The world’s first wooden satellite, built by Japanese researchers, was launched into space on Tuesday (5), in an initial test of the use of wood in lunar and Martian exploration.
LignoSat, developed by Kyoto University and construction company Sumitomo Forestry, will be transported to the International Space Station on a SpaceX mission, and later released into orbit approximately 400 kilometers above Earth.
Named after the Latin word for “wood,” the palm-sized LignoSat is on a mission to demonstrate the cosmic potential of this renewable material as humans explore life in space.
“With wood, a material we can produce ourselves, we will be able to build houses and live and work in space forever,” said Takao Doi, an astronaut who has flown on the Space Shuttle and studies human space activities at Kyoto University. .
With a 50-year plan to plant trees and build wooden houses on the Moon and Mars, Doi’s team decided to develop a NASA-certified wooden satellite to prove that wood is a suitable material for space.
“Airplanes in the early 1900s were made of wood,” said Kyoto University forestry science professor Koji Murata. “A wooden satellite should also be viable.”
Wood is more durable in space than on Earth because there is no water or oxygen to rot or ignite it, Murata added.
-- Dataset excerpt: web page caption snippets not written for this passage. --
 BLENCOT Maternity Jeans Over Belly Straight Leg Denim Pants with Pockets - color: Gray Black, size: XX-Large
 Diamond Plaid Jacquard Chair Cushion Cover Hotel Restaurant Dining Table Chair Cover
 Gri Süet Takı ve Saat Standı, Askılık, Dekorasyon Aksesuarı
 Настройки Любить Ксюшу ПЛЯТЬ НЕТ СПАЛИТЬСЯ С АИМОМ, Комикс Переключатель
A wooden satellite also minimizes environmental impact at the end of its useful life, researchers say. Decommissioned satellites must re-enter the atmosphere to avoid becoming space debris. Conventional metal satellites create aluminum oxide particles during reentry, but wooden ones would simply burn with less pollution, Doi said.
“Metal satellites may be banned in the future,” Doi said. “If we can prove that our first wooden satellite works, we want to present it to Elon Musk’s SpaceX.”
Industrial application
Researchers discovered that honoki, a species of magnolia native to Japan and traditionally used for sword sheaths, is best suited for spacecraft, after a 10-month experiment aboard the International Space Station. LignoSat is made from honoki, using a traditional Japanese craftsmanship technique without screws or glue.
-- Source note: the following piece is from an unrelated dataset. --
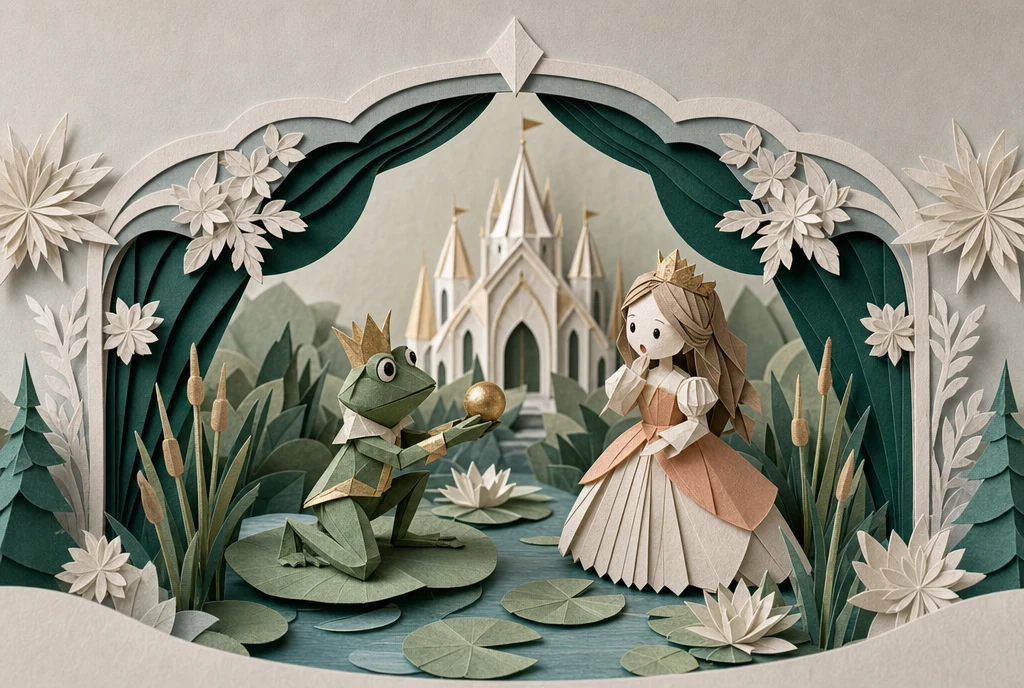 Paper-cutout illustration for Frog Prince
Once deployed, LignoSat will remain in orbit for six months, with onboard electronics measuring how wood withstands the extreme environment of space, where temperatures fluctuate from -100 to 100 degrees Celsius every 45 minutes as it orbits from darkness to sunlight.
LignoSat will also measure wood’s ability to reduce the impact of space radiation on semiconductors, making it useful for applications such as building data centers, said Kenji Kariya, manager of Sumitomo Forestry’s Tsukuba Research Institute.
“It may seem outdated, but wood is actually a cutting-edge technology as civilization heads to the Moon and Mars,” he said. “Expanding into space could reinvigorate the timber industry.”